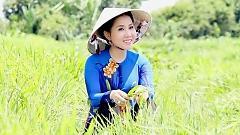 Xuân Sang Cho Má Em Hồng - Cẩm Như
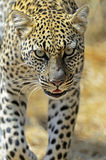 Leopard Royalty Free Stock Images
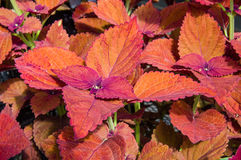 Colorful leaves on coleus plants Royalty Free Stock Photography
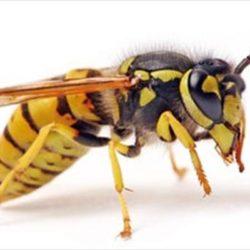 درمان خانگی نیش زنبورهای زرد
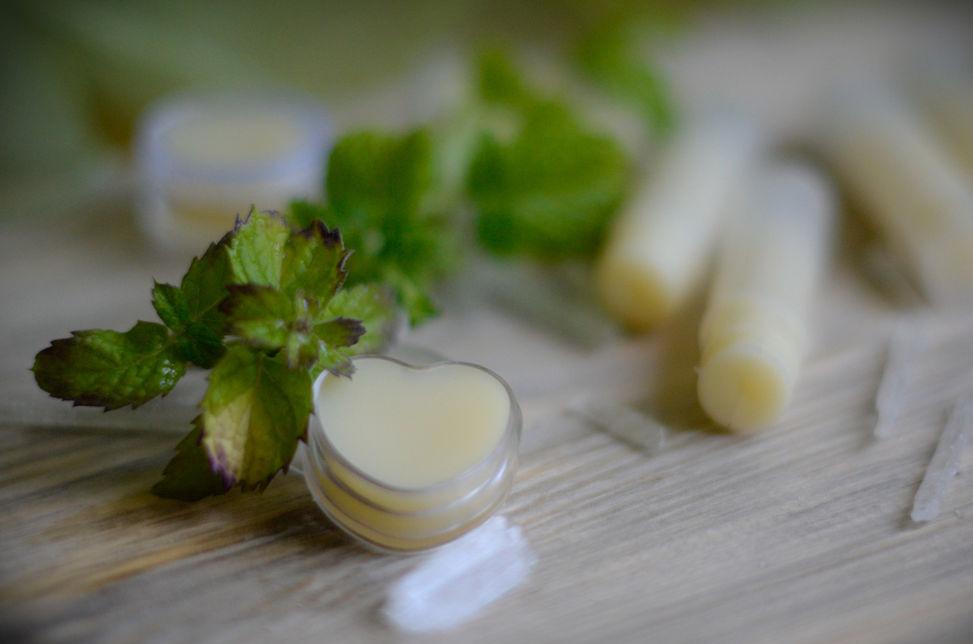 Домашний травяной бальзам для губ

┄┄┄┄┄┄┄┄┄┄

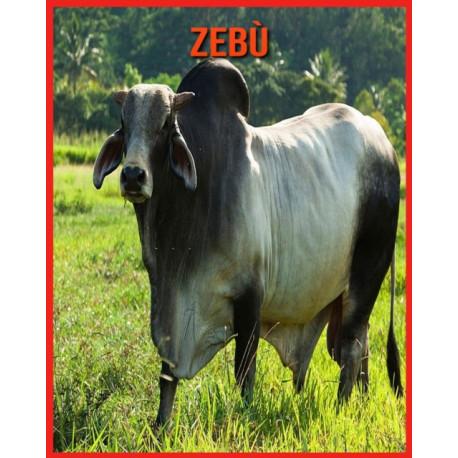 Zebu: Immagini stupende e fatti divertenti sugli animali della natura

┄┄┄┄┄┄┄┄┄┄

» Your objective: Pictures in the material above should be skipped; print exactly the lines from the one with "درمان خانگی نیش زنبورهای زرد" through the one with "Домашний травяной бальзам для губ".

» Answer box:
 درمان خانگی نیش زنبورهای زرد
 Домашний травяной бальзам для губ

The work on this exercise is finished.